======== Text passage ========
Like all card-carrying children of the 60’s (class of 66) music shaped the very fabric of my life. Among the lessons the clear and consistent messages taught me were:
That we were smarter and more moral than our parents.
That romantic love was the only love that mattered.
That we all had the same rights but no one had responsibilities.
That whoever the establishment was, they were the enemy.
Most of all the music assured us that we were going take over the world and usher in a Xanadu of eternal peace and free love.
As reality began inexorably ripping to shreds each and every one of our illusions we still had our music.
Even if our parents weren’t as dumb or amoral as we thought, our music assured us that we were truly brilliant.
Even if marital faithfulness killed romance, our music told us that we could still find our true love if we kept looking.
Even as our lack of responsibility trashed careers and relationships, our music assured us that it was OK to be forever young.
And though we never did pin down who the establishment enemy was, our music assured us that THEY were still out there.
======== Extracted entries ========
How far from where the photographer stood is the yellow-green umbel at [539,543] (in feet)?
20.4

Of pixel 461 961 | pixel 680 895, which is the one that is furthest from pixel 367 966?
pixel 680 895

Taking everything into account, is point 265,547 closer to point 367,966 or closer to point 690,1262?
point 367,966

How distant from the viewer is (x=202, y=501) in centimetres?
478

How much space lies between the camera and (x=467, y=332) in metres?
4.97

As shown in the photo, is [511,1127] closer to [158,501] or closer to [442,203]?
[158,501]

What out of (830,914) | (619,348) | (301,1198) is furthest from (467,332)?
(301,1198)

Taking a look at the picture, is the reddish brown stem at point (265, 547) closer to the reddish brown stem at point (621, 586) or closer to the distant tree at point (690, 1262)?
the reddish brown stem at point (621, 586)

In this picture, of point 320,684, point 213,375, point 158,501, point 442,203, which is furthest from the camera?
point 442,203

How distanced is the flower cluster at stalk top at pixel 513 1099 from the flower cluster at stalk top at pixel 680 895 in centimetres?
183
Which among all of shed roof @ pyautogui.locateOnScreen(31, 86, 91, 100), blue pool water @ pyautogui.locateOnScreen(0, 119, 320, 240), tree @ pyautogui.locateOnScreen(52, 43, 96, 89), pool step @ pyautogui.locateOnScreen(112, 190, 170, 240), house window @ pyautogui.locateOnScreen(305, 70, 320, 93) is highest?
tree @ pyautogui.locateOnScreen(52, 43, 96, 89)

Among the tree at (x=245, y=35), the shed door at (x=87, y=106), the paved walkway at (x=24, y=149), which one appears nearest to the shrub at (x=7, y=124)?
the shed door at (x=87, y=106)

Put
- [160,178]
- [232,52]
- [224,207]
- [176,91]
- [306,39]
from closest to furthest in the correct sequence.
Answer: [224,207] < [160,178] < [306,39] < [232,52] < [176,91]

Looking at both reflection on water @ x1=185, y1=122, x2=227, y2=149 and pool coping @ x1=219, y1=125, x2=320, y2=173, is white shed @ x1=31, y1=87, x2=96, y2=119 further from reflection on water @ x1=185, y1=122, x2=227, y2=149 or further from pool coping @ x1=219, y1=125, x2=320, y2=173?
========
*Problems*.
1. In the text on 1960s music, what did the music assure the writer's generation they would usher in after taking over the world?
2. Convert the data rows, from the line with "Which among all" through the end of the rows, into a Markdown table with the columns n and Line. Give each line its own row number and omit blank lines.

*Results for the exercise*.
1. A Xanadu of eternal peace and free love.

2.
| n | Line |
|---|---|
| 1 | Which among all of shed roof @ pyautogui.locateOnScreen(31, 86, 91, 100), blue pool water @ pyautogui.locateOnScreen(0, 119, 320, 240), tree @ pyautogui.locateOnScreen(52, 43, 96, 89), pool step @ pyautogui.locateOnScreen(112, 190, 170, 240), house window @ pyautogui.locateOnScreen(305, 70, 320, 93) is highest? |
| 2 | tree @ pyautogui.locateOnScreen(52, 43, 96, 89) |
| 3 | Among the tree at (x=245, y=35), the shed door at (x=87, y=106), the paved walkway at (x=24, y=149), which one appears nearest to the shrub at (x=7, y=124)? |
| 4 | the shed door at (x=87, y=106) |
| 5 | Put |
| 6 | - [160,178] |
| 7 | - [232,52] |
| 8 | - [224,207] |
| 9 | - [176,91] |
| 10 | - [306,39] |
| 11 | from closest to furthest in the correct sequence. |
| 12 | Answer: [224,207] < [160,178] < [306,39] < [232,52] < [176,91] |
| 13 | Looking at both reflection on water @ x1=185, y1=122, x2=227, y2=149 and pool coping @ x1=219, y1=125, x2=320, y2=173, is white shed @ x1=31, y1=87, x2=96, y2=119 further from reflection on water @ x1=185, y1=122, x2=227, y2=149 or further from pool coping @ x1=219, y1=125, x2=320, y2=173? |